## Spatial reasoning question data:

---+---

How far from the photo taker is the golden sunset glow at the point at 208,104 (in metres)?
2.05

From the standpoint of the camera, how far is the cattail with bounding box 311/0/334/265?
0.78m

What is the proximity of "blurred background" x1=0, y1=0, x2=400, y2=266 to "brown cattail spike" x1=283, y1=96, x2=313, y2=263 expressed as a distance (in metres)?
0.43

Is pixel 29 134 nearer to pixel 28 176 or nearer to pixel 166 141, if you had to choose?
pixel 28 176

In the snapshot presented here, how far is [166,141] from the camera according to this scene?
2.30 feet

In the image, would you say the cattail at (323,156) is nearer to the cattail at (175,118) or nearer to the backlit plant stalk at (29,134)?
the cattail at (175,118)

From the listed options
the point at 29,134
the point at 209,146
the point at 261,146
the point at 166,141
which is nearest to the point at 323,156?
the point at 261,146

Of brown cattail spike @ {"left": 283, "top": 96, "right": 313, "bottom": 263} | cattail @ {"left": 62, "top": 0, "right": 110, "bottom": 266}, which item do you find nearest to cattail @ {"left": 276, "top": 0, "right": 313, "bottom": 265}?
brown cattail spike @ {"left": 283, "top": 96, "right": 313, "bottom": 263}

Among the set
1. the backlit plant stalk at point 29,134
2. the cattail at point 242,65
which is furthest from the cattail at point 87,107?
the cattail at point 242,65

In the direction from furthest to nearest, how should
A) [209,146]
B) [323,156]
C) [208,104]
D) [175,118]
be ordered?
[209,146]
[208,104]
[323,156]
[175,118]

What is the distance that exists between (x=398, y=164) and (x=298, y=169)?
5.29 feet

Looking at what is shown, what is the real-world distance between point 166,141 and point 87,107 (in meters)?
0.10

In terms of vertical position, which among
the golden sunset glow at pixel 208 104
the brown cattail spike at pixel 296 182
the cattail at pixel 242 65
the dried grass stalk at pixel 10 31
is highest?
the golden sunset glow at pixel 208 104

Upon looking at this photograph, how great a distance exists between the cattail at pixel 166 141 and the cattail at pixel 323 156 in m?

---+---

## What the task requires:
Return, without changes, the rows from the line containing "In the direction" through the last row, including both ends.

## Answer to the problem:
In the direction from furthest to nearest, how should
A) [209,146]
B) [323,156]
C) [208,104]
D) [175,118]
be ordered?
[209,146]
[208,104]
[323,156]
[175,118]

What is the distance that exists between (x=398, y=164) and (x=298, y=169)?
5.29 feet

Looking at what is shown, what is the real-world distance between point 166,141 and point 87,107 (in meters)?
0.10

In terms of vertical position, which among
the golden sunset glow at pixel 208 104
the brown cattail spike at pixel 296 182
the cattail at pixel 242 65
the dried grass stalk at pixel 10 31
is highest?
the golden sunset glow at pixel 208 104

Upon looking at this photograph, how great a distance exists between the cattail at pixel 166 141 and the cattail at pixel 323 156 in m?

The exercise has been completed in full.